Today I rode one of the oldest horses in the barn, a very sweet-tempered Tennessee Walking Horse mare named Lady. For camp, she stays on lead while I or one of the other barn staff lead her around with a child on her back. She has her quirks, but she has always been an utter angel with the patience of a saint.
I assumed I was in for a slow-paced, relaxing ride.
I could not have been more wrong.
I settled into the saddle, arranged my stirrups, and clicked my tongue to set her into a walk. Lady walked for two steps. And then she started fast walking. Then trotting. I reined her in and asked her to slow down. The deceptive little mare began cantering (a slow gallop).
No amount of turning circles, reining in, or calming voice could slow this fiery girl down, and so my boss told me to let her run. I put my heels down, secured my helmet, and off we went. For the next twenty-five minutes, I gave her her head and Lady ran her heart out. By the end, when I had to rein her in so she could rest before the next group of kids came by, we were both lathered in sweat and panting. My legs felt like noodles.
What does this have to do with writing?
Lady was like a first draft. I settled in the saddle planning to work on navigating patterns and maintaining a good steady pace. It’s like beginning your first draft thinking about sentence structure and spelling. Lady was nowhere near that point, and neither is your first draft. First, I had to let her get excited and expend her energy, much like you should let your first draft charge ahead.
Sure, you might have a plan and think you know how everything is going to play out. But things often take unexpected turns. I could have spent twenty-five minutes fighting Lady. Odds are, she would have gotten upset and either gotten out of control or started bucking. We both would have ended our session keyed up, frustrated, and sweaty and out of breath.
Maintaining your balance on a horse randomly jumping from walk to trot to canter and back isn’t easy, but letting her work her kinks out was better for everyone in the grand scheme of things. Likewise, letting your first draft figure out what it wants to do and be can be tiresome, but it isn’t as exhausting as manhandling the story and forcing it to be something it’s not.
So, what can a deceptively calm horse with an inner streak of crazy teach us?

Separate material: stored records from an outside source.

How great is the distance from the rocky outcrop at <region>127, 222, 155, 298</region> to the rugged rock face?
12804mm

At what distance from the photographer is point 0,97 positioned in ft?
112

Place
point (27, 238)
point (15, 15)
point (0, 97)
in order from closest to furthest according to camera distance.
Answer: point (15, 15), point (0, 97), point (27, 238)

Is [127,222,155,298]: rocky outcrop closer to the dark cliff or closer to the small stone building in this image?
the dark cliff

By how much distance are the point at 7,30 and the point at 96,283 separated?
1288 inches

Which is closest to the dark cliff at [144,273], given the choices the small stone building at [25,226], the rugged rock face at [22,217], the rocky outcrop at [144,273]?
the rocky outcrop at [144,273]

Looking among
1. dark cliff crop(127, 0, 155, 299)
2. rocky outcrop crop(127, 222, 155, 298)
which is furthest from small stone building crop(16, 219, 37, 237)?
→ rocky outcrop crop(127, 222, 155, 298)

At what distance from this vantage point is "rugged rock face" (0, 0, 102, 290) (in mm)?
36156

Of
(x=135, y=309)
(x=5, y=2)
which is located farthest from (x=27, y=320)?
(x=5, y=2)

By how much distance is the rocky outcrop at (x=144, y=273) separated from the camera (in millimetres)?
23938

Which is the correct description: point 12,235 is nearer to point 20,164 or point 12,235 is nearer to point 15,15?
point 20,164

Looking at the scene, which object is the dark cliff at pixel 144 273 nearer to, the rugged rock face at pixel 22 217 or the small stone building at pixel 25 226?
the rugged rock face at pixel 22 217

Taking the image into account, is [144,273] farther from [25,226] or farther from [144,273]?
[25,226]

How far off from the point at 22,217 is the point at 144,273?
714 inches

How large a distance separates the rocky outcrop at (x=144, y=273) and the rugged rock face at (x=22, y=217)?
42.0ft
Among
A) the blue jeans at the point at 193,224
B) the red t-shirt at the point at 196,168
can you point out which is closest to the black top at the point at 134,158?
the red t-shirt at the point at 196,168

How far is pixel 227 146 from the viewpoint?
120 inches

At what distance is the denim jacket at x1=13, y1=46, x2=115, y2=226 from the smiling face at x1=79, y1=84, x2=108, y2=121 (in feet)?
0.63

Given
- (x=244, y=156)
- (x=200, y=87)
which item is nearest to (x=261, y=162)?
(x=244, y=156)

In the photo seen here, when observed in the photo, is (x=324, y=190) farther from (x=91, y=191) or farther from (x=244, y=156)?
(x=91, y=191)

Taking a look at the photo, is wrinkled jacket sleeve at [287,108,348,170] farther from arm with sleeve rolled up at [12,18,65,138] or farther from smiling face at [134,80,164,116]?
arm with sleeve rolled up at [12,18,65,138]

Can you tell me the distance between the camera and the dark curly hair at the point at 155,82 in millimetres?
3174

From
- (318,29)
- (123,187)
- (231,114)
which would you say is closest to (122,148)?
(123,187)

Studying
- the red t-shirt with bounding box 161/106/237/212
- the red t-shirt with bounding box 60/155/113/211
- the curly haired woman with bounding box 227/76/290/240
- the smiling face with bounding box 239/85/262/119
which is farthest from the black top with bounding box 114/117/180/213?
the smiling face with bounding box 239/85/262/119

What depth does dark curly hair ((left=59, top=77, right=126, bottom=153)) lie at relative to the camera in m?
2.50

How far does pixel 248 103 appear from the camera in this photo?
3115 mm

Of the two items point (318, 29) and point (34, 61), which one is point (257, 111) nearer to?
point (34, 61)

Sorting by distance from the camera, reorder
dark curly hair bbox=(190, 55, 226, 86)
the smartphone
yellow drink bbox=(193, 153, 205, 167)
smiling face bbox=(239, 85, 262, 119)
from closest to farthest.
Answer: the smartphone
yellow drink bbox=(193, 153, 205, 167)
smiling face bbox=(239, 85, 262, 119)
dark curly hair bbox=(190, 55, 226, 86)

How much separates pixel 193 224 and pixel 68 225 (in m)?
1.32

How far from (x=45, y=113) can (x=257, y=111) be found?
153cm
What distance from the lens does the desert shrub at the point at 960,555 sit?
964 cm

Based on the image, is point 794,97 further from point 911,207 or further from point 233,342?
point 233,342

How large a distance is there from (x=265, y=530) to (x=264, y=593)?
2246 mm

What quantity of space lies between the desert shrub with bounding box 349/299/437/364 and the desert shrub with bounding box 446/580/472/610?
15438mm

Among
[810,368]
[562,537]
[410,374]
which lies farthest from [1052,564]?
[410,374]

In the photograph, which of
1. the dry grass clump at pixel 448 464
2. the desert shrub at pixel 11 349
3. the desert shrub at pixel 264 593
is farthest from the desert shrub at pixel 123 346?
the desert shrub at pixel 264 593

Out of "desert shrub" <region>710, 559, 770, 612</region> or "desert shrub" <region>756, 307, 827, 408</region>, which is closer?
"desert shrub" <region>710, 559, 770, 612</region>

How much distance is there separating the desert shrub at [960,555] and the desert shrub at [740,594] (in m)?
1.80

1. Crazy isn’t necessarily bad. Although I wasn’t prepared for that type of ride in the beginning, once I knew what I was in for, I was able to stay calm and maintain control, even as Lady was letting loose. Being able to do that was healthy and normal for her.
Trying to micro-manage your first draft can be stifling and unnatural. Writing a novel is a lot like jumping on a horse, so be prepared for the unexpected, and accept that your plans are going to get screwed up sometimes.
2. Go with it. My legs are going to be really sore tomorrow, but once I accepted what Lady was going to do, I started having fun. Going crazy can be a blast as long as you stay safe (always wear a helmet while riding a horse! Even the best riders fall!) and clear-headed.
Your first draft can veer off to strange places. Weird characters might pop out of nowhere. It’s all good. What’s important is that you maintain the basic necessities, like the begining, middle, and end.
3. It’s your ride. I glanced across the riding ring a few jealous times to the other, very calm, horse being exercised and wished I was riding her, instead. But at the end of the day, I wouldn’t trade my roller coaster with Lady for anything. I got more practice in keeping my heels down and staying calm in spite of what my horse is doing than I’ve ever gotten from any other ride.
Some first drafts seem like they’re trying to kill you, and they make you want to pull your hair out or run down the street screaming. But you know what? It’s your book. Take shameless pride in your ownership.
What’s something that another activity has taught you about writing?